Неделя за неделей я влюблялась в этот дом. Дом. Не квартиру.
Триста квадратов с горем пополам становились уютными.
Всё превращалось в жилые помещения, а я с удовольствием вносила свою лепту, понимая, что ничего больше не могу дать в ответ на еду и койко-место.
И вот теперь мы ехали “домой” и я жутко туда хотела, не сопротивлялась и внутри будто копошился комок змеек. Радостные, которые с облегчением вытирали пот со лба, эти топили за детёныша. Домашние — они были счастливы, что у нас есть жильё и их это приводило в восторг вот уже месяц. Подозрительные — эти косились на “странного Льва” и шипели.
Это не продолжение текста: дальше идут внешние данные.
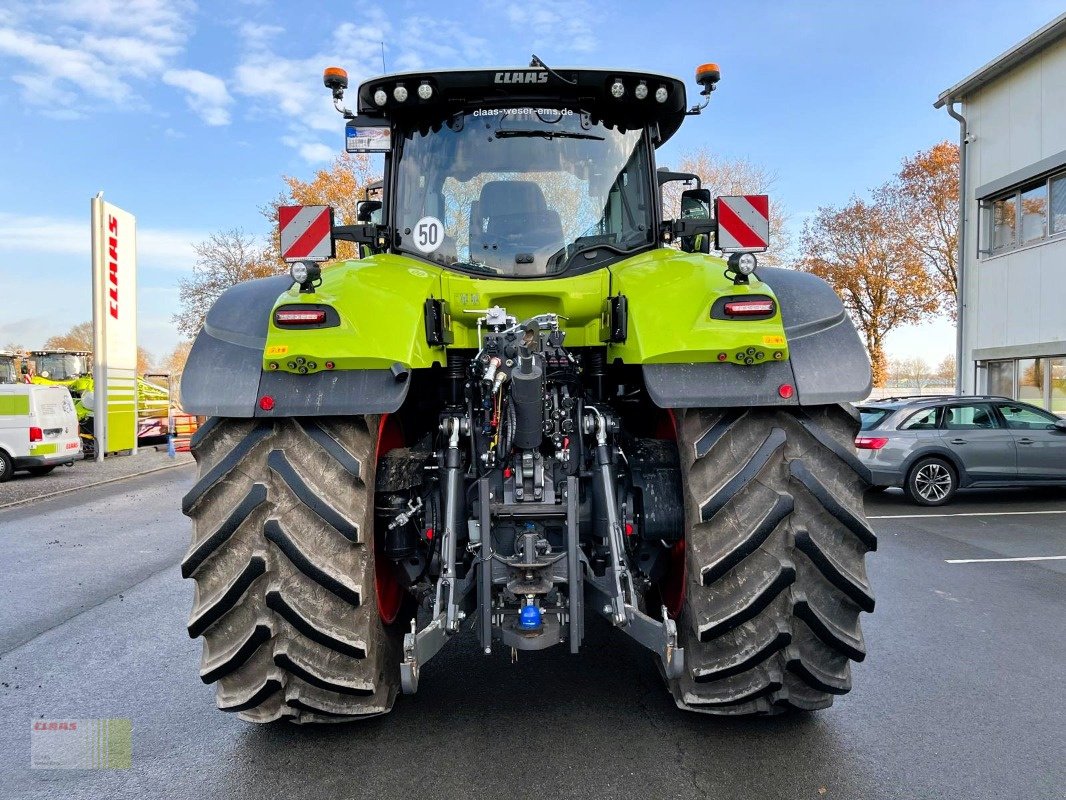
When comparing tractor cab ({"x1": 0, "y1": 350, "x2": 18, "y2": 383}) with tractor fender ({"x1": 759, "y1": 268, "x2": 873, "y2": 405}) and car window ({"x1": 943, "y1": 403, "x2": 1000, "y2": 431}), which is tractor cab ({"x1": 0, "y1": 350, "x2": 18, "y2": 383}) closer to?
car window ({"x1": 943, "y1": 403, "x2": 1000, "y2": 431})

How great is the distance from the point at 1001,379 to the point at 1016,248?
2976 mm

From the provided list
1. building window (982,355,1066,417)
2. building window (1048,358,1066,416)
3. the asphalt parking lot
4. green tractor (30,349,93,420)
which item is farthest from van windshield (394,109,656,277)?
green tractor (30,349,93,420)

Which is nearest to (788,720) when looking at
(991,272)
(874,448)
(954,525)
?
(954,525)

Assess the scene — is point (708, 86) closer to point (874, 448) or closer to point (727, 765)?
point (727, 765)

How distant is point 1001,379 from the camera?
17.0m

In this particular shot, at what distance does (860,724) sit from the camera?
11.0 ft

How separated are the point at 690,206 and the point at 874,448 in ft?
24.8

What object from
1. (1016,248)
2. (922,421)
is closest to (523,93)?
(922,421)

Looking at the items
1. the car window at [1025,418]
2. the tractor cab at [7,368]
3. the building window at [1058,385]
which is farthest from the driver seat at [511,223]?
the tractor cab at [7,368]

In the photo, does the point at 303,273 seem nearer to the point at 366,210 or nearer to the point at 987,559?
the point at 366,210

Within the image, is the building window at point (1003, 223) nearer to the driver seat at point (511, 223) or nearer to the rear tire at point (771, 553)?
the driver seat at point (511, 223)

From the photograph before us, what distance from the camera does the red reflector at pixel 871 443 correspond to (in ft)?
34.8

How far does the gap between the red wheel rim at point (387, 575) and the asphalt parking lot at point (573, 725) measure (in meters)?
0.51

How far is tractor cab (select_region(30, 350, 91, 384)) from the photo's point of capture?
22.2 meters
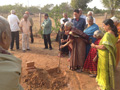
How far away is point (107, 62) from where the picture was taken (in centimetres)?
301

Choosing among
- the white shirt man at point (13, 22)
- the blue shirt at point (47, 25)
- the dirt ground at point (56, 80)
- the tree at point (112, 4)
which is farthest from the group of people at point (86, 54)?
the tree at point (112, 4)

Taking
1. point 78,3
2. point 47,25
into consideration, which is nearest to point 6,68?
point 47,25

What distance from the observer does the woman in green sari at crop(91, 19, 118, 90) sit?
288 centimetres

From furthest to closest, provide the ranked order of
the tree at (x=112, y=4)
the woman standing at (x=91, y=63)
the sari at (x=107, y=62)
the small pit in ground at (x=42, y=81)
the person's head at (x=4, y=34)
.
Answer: the tree at (x=112, y=4), the woman standing at (x=91, y=63), the small pit in ground at (x=42, y=81), the sari at (x=107, y=62), the person's head at (x=4, y=34)

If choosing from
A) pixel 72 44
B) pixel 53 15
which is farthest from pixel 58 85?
pixel 53 15

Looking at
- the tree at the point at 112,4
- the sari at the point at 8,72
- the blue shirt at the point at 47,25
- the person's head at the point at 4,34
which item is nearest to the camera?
the sari at the point at 8,72

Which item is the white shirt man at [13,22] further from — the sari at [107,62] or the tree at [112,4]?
the tree at [112,4]

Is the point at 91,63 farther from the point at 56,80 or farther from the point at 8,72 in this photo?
the point at 8,72

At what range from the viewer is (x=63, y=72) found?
4.17 metres

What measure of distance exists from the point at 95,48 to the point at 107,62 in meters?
0.53

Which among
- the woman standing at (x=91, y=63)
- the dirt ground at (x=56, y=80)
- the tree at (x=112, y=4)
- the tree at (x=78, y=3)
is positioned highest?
the tree at (x=78, y=3)

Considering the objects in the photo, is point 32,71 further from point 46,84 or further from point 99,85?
point 99,85

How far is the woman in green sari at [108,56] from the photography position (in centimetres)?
288

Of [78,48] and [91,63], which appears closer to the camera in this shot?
[91,63]
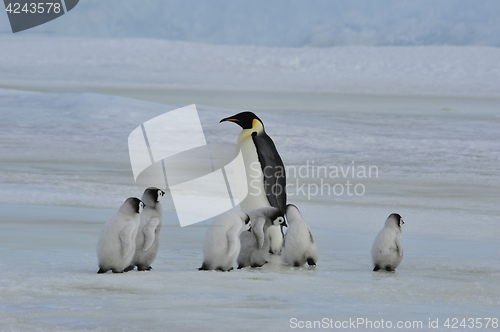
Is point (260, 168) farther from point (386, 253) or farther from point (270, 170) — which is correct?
point (386, 253)

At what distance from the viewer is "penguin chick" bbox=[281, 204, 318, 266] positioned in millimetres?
4098

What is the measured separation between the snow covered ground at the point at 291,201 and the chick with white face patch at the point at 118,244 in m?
0.07

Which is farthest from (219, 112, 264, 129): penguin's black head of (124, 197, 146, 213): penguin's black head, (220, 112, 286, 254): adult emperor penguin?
(124, 197, 146, 213): penguin's black head

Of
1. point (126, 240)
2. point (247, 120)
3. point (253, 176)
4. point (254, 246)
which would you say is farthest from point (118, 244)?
point (247, 120)

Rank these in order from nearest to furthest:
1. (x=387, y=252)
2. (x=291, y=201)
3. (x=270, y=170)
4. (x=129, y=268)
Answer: (x=129, y=268) → (x=387, y=252) → (x=270, y=170) → (x=291, y=201)

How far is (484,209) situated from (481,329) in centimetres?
354

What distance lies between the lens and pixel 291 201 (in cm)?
650

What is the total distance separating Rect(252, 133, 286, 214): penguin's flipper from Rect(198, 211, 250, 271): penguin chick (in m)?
1.32

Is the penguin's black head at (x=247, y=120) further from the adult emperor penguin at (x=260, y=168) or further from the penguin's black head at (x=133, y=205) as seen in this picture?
the penguin's black head at (x=133, y=205)

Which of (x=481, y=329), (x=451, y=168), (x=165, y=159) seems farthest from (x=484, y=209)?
(x=165, y=159)

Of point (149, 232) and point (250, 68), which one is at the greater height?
point (149, 232)

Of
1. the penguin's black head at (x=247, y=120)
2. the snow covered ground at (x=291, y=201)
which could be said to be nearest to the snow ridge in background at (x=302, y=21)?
the snow covered ground at (x=291, y=201)

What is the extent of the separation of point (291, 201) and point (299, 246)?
94.0 inches

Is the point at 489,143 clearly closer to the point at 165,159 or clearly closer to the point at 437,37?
the point at 165,159
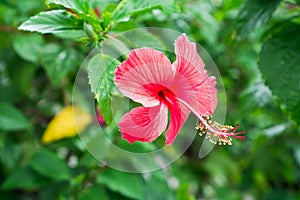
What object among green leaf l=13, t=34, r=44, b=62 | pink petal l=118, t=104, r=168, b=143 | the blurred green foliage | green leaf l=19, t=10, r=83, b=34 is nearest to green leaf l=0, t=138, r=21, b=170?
the blurred green foliage

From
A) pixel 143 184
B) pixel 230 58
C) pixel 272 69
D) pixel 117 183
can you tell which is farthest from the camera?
pixel 230 58

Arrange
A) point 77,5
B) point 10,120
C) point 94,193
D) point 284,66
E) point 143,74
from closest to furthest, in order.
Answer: point 143,74 < point 77,5 < point 284,66 < point 94,193 < point 10,120

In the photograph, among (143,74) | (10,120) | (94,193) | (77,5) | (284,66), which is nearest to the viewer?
(143,74)

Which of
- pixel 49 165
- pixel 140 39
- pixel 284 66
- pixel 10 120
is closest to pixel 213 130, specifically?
pixel 140 39

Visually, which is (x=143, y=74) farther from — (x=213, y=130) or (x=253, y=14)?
(x=253, y=14)

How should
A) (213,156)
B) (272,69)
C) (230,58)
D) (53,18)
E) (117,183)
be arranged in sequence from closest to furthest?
(53,18) → (272,69) → (117,183) → (230,58) → (213,156)

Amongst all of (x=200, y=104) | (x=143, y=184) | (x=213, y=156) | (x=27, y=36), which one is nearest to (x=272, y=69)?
(x=200, y=104)

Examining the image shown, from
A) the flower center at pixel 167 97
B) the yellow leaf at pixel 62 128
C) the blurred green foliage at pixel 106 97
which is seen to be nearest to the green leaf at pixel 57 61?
the blurred green foliage at pixel 106 97

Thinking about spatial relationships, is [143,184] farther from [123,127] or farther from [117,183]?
[123,127]
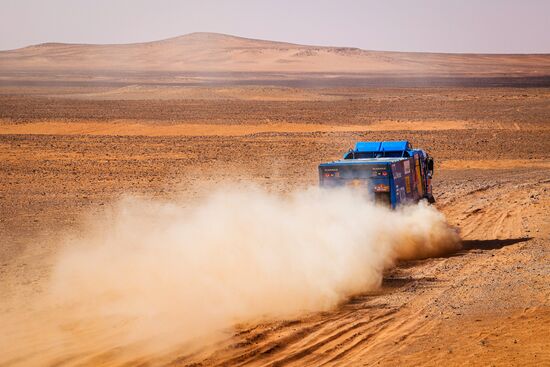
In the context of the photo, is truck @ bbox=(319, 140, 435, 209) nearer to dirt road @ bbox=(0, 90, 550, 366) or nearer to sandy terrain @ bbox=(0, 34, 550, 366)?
sandy terrain @ bbox=(0, 34, 550, 366)

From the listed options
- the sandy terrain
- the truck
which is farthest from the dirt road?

— Лев, а ты… с кем-нибудь встречаешься? — как могла не нервно поинтересовалась я. Голос должен был звучать абсолютно невозмутимо, но дал петуха ближе к концу фразы.
— Что за вопрос? — вот у него быть невозмутимым получалось на “ура”…
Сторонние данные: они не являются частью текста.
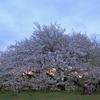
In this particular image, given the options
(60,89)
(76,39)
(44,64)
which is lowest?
(60,89)

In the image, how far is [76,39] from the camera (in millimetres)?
23625

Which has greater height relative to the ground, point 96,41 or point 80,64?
point 96,41

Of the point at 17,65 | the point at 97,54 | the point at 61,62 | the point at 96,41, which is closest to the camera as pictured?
the point at 61,62

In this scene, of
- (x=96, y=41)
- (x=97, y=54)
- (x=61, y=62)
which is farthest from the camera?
(x=96, y=41)

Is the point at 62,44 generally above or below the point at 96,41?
below

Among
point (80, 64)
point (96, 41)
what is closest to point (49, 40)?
point (80, 64)

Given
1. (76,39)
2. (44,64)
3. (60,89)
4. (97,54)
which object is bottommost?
(60,89)

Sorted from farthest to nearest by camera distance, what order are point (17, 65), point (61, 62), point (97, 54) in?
1. point (97, 54)
2. point (17, 65)
3. point (61, 62)

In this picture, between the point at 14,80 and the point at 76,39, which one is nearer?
the point at 14,80

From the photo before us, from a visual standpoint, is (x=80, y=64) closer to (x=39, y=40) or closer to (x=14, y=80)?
(x=39, y=40)

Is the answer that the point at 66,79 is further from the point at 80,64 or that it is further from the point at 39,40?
the point at 39,40

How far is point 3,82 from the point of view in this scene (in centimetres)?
2212

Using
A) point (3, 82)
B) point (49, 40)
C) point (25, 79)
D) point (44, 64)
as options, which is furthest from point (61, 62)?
point (3, 82)

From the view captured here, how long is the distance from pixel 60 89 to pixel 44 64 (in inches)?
180
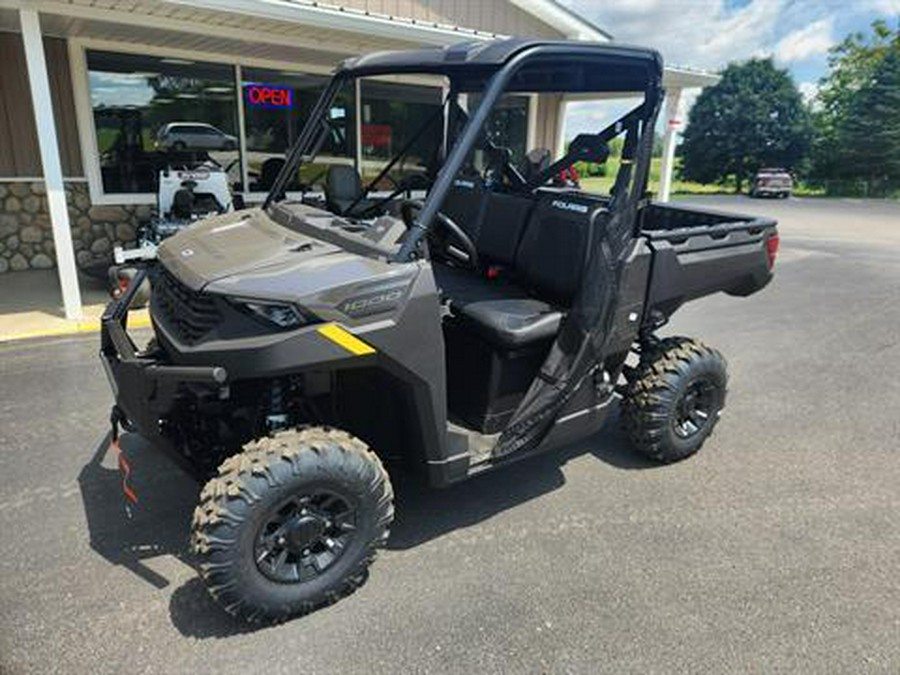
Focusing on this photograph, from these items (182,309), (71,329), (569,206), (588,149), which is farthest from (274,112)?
(182,309)

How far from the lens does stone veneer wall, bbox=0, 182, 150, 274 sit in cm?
793

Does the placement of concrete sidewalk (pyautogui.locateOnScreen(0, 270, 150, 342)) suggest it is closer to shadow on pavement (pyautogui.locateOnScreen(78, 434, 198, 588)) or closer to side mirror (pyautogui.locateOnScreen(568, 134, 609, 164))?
shadow on pavement (pyautogui.locateOnScreen(78, 434, 198, 588))

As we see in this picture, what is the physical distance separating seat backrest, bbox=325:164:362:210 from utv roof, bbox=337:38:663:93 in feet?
1.53

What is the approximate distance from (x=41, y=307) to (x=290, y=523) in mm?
5277

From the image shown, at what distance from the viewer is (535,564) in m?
2.82

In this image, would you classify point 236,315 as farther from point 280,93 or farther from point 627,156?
point 280,93

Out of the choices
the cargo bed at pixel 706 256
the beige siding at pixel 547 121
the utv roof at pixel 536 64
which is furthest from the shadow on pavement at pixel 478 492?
the beige siding at pixel 547 121

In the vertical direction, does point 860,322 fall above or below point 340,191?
below

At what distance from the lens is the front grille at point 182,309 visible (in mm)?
2344

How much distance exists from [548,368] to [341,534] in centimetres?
114

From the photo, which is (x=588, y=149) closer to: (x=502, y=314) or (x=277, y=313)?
(x=502, y=314)

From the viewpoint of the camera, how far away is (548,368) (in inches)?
117

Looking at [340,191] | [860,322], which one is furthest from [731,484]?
[860,322]

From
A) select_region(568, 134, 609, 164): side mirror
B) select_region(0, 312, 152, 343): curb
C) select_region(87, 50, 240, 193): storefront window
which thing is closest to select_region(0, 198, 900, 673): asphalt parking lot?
select_region(0, 312, 152, 343): curb
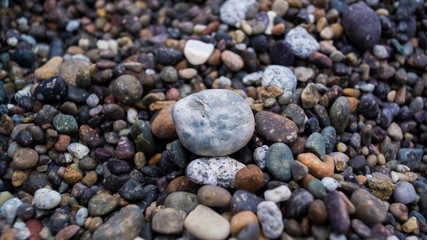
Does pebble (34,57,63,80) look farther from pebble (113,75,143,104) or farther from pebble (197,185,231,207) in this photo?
pebble (197,185,231,207)

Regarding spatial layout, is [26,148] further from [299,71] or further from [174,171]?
[299,71]

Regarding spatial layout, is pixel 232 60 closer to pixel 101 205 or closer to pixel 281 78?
pixel 281 78

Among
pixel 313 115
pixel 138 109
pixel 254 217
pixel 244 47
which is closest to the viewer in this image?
pixel 254 217

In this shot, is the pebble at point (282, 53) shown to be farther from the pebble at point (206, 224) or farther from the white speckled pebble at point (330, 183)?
the pebble at point (206, 224)

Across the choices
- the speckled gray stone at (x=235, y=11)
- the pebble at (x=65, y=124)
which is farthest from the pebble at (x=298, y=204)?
the speckled gray stone at (x=235, y=11)

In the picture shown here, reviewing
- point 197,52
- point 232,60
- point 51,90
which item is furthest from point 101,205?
point 232,60

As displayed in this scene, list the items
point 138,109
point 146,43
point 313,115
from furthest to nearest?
1. point 146,43
2. point 138,109
3. point 313,115

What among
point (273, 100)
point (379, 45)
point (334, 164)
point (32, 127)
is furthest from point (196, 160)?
point (379, 45)
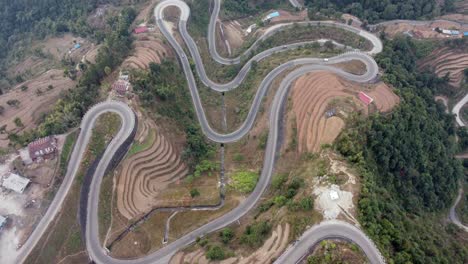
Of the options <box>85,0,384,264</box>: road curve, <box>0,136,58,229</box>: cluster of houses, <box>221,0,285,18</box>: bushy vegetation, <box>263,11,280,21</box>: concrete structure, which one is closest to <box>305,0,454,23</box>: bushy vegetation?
<box>263,11,280,21</box>: concrete structure

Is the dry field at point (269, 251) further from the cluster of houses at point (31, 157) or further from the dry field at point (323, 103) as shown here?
the cluster of houses at point (31, 157)

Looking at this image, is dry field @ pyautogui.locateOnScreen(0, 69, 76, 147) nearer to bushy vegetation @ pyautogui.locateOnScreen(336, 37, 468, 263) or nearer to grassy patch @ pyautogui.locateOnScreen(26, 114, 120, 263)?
grassy patch @ pyautogui.locateOnScreen(26, 114, 120, 263)

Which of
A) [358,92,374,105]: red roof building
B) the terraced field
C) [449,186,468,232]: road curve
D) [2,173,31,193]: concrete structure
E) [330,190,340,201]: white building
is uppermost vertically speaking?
the terraced field

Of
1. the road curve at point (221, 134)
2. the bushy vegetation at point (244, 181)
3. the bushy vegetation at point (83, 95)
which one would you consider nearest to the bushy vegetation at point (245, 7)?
the road curve at point (221, 134)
— Ну просто… мы же соседи. Вот так вдруг кто придёт, а я и не знаю… — впервые я что-то такое спросила. Это как же меня приложило-то облегчением…
А ведь и правда, ну разве не мог человек за месяц соседства со мной кого-то встретить? На работе там, в командировке, ещё где… Мы же не были вместе двадцать четыре на семь, в конце-то концов.
— Ко мне никто уже давно не ходит, — с толикой усталости в голосе ответил Лев и стал смотреть в зеркала, чтобы перестроиться.
Удобно ему, можно делать вид, что отвлёкся на дорогу, а я тут мешаюсь.
Как только основной груз был сброшен… меня просто о-до-лел новый.
И сдерживаться почему-то не получалось.
Чего он такой ледяной статуй?
— И всё таки? — последний вопрос. Честно-честно!
Светофор.
Лев на меня обернулся.
— Прости, я не афиширую детали своей личной жизни, — вздохнул Лев.
Это ещё что такое?
Я отвернулась и постаралась проконтролировать вспыхнувшие щёки.
Какая дура… просто непроходимая.
— Ты хочешь об этом поговорить? — не унимался Лев в искусстве раскапывания моей могилы.
Да что это с ним? Он же меня поцеловал… месяц назад! Это что уже не считается? Можно же просто ответить “да” или “нет”! Хорош соседушка… вот про Мотю я всё знала!
— Нет, — слишком высоко ответила я.
— Не хочешь на обед поесть где-нибудь рядом с домом.
— Нет, — ещё выше.
Вот паскуда… всё настроение испортил.